- Born: William Gilbert Chaloner 22 November 1928
- Died: 13 October 2016 (aged 87)
- Awards: FRS Lapworth Medal (2005)
- Scientific career
- Institutions: Royal Holloway, University of London; University College, London;
- Thesis: The spores of the Carboniferous lycopods (1953)
- Doctoral advisor: Tom Harris

= William Gilbert Chaloner =

British paleobotanist (1928–2016)

William Gilbert Chaloner FRS (22 November 1928 - 13 October 2016) was a British palaeobotanist. He was Professor of Botany in the Earth Sciences Department at Royal Holloway, University of London, and visiting professor in Earth Sciences at University College, London.

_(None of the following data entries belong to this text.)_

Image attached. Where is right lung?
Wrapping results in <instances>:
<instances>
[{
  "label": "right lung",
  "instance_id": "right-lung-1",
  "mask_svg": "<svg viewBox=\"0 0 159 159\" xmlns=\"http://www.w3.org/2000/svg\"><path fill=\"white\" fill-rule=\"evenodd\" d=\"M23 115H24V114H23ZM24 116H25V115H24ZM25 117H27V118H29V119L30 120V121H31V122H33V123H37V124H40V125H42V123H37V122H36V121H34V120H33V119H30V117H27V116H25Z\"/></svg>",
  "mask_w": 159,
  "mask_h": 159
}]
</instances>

==Education and early life==
Chaloner was born in Chelsea, the son of Ernest J and Lenore (née Maude) Chaloner and was educated at Kingston Grammar School. He attended evening classes in Geology at Chelsea Polytechnic. In 1947 he went to study Botany, Geology and Chemistry at the University of Reading and was awarded a first class Bachelor of Science degree in 1950 followed by a Ph.D. in 1953 under the supervision of Tom Harris.

==Career==
After a postdoctoral year at the University of Michigan, he returned home to serve two years National Service in the army before joining the Department of Botany at University College, University of London in 1956. In 1972 he became Professor of Botany at Birkbeck College, University of London. In 1979 he was appointed to the Hildred Carlyle Chair of Botany at Bedford College. He has held visiting professorships at Pennsylvania State University, University of Nigeria, Nsukka and the University of Massachusetts Amherst.

==Awards and honours==
Chaloner was an elected Fellow of the Royal Society in 1976, the Linnean Society and the recipient of several awards, including the Linnean Medal and the Palaeontological Association's Lapworth Medal. He was elected as a Trustee for the Royal Botanical Gardens at Kew in 1983. He was president of the Linnean Society from 1985 to 1988.

==Personal life==
Chaloner was married to Judith Carroll, an American in 1955, with whom he had three children. Chaloner died on 13 October 2016 at the age of 87.